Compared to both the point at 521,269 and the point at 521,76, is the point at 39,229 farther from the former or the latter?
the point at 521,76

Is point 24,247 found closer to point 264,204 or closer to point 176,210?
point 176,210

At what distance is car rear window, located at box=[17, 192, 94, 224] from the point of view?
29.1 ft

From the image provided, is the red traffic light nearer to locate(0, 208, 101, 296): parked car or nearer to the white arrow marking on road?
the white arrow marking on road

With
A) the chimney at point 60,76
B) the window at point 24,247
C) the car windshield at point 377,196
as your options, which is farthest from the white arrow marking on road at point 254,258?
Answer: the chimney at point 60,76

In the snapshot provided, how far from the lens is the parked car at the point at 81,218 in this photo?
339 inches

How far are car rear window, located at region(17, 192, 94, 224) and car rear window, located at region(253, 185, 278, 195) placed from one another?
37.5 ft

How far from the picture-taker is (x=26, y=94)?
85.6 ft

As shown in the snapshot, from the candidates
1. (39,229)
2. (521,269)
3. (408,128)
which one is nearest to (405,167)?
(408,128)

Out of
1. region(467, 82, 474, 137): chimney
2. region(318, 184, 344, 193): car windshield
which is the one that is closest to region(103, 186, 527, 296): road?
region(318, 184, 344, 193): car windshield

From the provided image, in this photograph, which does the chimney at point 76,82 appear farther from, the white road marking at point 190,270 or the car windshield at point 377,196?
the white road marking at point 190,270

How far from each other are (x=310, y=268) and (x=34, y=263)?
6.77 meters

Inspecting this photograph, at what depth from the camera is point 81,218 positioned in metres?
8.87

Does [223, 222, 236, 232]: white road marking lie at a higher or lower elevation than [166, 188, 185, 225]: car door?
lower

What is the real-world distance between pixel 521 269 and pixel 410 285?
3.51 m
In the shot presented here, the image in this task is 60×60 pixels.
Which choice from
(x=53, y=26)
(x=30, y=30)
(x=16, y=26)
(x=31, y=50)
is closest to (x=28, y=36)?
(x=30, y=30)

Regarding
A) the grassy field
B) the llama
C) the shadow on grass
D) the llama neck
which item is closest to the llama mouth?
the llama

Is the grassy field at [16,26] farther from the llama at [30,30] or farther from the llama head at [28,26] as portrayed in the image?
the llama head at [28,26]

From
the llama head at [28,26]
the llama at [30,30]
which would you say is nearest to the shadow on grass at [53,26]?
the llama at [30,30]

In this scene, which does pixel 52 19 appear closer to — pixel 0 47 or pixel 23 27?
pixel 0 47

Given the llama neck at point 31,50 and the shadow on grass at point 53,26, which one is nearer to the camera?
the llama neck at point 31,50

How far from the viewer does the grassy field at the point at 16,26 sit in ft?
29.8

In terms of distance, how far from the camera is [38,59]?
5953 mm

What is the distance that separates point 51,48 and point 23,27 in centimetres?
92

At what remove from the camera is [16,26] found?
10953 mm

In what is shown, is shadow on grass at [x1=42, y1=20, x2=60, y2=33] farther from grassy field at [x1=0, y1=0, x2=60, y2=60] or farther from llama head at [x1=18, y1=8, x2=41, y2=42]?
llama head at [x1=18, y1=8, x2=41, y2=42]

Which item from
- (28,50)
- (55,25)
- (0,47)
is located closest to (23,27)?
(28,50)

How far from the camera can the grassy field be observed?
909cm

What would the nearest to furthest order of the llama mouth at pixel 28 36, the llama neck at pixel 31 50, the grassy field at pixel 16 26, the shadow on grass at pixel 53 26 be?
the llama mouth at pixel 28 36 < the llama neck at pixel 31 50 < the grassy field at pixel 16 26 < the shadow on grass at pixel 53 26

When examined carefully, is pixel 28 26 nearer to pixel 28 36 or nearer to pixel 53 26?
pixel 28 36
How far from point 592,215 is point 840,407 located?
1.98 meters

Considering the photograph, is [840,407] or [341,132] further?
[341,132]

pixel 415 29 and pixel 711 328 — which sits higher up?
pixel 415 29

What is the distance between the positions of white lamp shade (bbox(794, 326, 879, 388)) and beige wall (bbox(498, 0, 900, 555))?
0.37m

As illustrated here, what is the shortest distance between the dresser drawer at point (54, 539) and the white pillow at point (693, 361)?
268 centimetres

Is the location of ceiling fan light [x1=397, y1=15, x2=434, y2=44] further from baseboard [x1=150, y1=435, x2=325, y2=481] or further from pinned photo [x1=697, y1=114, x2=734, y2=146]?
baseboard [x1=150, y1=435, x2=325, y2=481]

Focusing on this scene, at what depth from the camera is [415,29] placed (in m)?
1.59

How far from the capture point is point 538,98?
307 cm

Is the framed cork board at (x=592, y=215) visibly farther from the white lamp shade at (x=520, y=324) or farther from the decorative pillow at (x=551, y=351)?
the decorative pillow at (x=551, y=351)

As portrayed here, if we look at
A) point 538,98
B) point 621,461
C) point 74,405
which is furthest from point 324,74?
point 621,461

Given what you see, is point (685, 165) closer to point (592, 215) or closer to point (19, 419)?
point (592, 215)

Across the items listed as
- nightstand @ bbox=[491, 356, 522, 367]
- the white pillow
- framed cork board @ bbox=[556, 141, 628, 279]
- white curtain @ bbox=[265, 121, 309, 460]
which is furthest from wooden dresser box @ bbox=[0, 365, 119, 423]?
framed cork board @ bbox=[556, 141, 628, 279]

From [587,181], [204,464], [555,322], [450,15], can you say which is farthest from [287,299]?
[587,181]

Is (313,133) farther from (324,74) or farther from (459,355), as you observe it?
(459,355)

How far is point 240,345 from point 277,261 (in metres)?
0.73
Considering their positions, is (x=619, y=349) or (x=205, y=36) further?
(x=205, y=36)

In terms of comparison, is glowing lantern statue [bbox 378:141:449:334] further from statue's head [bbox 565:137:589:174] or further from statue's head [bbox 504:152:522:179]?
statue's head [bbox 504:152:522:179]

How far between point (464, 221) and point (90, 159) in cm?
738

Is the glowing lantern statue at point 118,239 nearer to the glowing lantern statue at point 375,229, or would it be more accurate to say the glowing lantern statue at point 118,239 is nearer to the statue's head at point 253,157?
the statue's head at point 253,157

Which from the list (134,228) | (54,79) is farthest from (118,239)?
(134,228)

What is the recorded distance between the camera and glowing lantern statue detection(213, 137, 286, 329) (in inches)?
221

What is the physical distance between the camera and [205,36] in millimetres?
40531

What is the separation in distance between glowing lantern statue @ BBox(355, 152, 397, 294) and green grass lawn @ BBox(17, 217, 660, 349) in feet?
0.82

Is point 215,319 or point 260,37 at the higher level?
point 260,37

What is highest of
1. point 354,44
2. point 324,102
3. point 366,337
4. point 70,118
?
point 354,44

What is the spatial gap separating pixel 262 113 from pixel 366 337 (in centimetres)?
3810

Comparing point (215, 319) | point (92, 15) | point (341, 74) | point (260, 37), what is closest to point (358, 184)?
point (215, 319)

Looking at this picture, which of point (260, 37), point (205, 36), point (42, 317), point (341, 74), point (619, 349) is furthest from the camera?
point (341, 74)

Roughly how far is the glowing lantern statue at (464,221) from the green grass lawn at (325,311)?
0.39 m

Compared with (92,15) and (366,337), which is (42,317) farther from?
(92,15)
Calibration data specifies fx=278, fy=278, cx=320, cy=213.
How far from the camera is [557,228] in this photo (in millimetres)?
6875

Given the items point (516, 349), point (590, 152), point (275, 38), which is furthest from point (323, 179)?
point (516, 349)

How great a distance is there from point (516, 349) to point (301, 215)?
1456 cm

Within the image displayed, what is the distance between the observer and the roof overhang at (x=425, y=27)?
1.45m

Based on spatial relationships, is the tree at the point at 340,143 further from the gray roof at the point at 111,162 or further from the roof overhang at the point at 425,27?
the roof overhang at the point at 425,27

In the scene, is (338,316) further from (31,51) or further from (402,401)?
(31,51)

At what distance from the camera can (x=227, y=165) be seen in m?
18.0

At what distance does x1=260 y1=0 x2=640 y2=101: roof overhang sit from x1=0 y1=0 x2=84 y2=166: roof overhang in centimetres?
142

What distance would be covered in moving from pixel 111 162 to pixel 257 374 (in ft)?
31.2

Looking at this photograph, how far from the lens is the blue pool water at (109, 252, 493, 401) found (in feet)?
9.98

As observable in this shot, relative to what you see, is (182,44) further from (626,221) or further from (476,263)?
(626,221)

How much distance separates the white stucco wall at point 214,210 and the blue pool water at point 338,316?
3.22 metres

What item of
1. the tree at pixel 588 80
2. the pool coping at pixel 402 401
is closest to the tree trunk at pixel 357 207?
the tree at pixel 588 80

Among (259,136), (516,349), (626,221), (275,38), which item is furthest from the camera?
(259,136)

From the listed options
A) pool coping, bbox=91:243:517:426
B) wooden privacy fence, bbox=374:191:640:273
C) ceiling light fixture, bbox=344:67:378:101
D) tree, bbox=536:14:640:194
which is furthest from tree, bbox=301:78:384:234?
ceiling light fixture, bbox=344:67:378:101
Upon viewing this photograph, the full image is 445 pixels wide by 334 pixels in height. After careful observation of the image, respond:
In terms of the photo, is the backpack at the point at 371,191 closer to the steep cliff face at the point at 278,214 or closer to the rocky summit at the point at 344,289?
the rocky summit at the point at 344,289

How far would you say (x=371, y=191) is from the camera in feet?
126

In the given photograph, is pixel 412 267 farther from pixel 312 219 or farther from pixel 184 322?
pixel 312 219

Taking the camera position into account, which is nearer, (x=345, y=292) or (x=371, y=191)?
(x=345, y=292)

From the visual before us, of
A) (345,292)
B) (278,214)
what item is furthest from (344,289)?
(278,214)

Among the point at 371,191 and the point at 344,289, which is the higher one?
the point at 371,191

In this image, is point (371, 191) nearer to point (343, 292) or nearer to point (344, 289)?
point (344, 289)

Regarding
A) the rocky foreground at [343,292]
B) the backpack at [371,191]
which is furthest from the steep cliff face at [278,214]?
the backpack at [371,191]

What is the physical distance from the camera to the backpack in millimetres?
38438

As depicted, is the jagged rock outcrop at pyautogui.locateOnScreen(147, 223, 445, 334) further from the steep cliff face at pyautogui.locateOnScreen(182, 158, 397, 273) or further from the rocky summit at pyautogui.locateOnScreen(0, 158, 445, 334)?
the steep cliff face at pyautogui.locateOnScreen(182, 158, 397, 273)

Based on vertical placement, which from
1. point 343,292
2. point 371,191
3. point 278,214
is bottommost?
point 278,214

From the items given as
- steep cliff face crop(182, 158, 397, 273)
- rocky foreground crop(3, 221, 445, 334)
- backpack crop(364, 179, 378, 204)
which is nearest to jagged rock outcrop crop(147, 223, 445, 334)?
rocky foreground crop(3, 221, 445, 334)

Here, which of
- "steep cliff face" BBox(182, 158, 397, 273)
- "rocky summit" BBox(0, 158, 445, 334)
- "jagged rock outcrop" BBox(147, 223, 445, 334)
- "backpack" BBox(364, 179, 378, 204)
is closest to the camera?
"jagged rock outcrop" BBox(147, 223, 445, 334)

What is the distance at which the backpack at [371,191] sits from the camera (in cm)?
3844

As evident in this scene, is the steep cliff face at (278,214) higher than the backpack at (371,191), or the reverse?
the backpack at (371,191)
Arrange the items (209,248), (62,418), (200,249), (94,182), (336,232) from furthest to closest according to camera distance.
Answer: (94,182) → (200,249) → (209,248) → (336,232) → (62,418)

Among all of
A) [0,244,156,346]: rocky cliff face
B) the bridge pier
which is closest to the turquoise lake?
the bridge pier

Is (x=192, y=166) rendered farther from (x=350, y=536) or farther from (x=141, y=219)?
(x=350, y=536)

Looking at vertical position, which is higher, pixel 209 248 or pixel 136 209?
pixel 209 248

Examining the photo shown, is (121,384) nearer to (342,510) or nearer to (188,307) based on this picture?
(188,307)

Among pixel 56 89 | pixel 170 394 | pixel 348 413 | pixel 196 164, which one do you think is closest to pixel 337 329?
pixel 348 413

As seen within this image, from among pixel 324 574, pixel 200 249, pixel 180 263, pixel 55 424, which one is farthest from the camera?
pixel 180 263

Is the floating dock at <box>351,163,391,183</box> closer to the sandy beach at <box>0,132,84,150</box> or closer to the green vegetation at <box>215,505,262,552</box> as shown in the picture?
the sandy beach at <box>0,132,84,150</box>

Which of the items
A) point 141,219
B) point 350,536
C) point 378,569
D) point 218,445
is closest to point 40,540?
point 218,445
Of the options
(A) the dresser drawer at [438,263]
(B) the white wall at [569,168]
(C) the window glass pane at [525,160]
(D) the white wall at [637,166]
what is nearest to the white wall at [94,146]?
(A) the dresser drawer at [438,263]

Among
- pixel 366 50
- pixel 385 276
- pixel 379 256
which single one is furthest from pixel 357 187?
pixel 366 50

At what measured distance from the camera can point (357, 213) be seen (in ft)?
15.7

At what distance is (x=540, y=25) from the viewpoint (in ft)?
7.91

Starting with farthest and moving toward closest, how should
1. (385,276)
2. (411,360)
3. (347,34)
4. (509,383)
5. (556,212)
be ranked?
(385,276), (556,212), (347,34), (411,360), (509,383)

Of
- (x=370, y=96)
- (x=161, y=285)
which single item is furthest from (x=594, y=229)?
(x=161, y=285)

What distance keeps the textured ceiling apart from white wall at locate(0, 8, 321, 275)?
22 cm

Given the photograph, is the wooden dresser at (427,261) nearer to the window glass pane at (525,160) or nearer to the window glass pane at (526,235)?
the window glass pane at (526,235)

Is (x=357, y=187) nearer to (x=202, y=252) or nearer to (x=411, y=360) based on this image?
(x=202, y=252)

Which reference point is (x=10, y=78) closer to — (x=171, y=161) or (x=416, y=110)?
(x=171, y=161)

• Written request: Update everything from the start of the lines down through the line containing "6.77 meters" by changing "parked car" to "stationary car" and leaving all else as it is. Give only those lines.

• Problem solution:
Compared to both the point at 521,269 and the point at 521,76, is the point at 39,229 farther from the former or the latter?
the point at 521,76

Is point 24,247 found closer to point 264,204 or closer to point 176,210?
point 176,210

At what distance is car rear window, located at box=[17, 192, 94, 224] from the point of view?
29.1 ft

From the image provided, is the red traffic light nearer to locate(0, 208, 101, 296): stationary car or nearer to the white arrow marking on road?
the white arrow marking on road

With
A) the chimney at point 60,76
B) the window at point 24,247
C) the car windshield at point 377,196
as your options, which is farthest from the white arrow marking on road at point 254,258?
Answer: the chimney at point 60,76

In the snapshot provided, how far from the lens is the stationary car at the point at 81,218 in this photo?
339 inches

How far are car rear window, located at region(17, 192, 94, 224) and car rear window, located at region(253, 185, 278, 195) placed from one another?
37.5 ft

How far from the picture-taker is (x=26, y=94)?
85.6 ft

As shown in the snapshot, from the candidates
1. (39,229)
2. (521,269)
3. (408,128)
which one is nearest to (405,167)?
(408,128)

Out of
1. region(467, 82, 474, 137): chimney
2. region(318, 184, 344, 193): car windshield
which is the one that is closest to region(103, 186, 527, 296): road?
region(318, 184, 344, 193): car windshield

From the provided image, in this photograph, which does the chimney at point 76,82 appear farther from, the white road marking at point 190,270 or the car windshield at point 377,196?
the white road marking at point 190,270

How far from each other are (x=310, y=268) and (x=34, y=263)?
6.77 meters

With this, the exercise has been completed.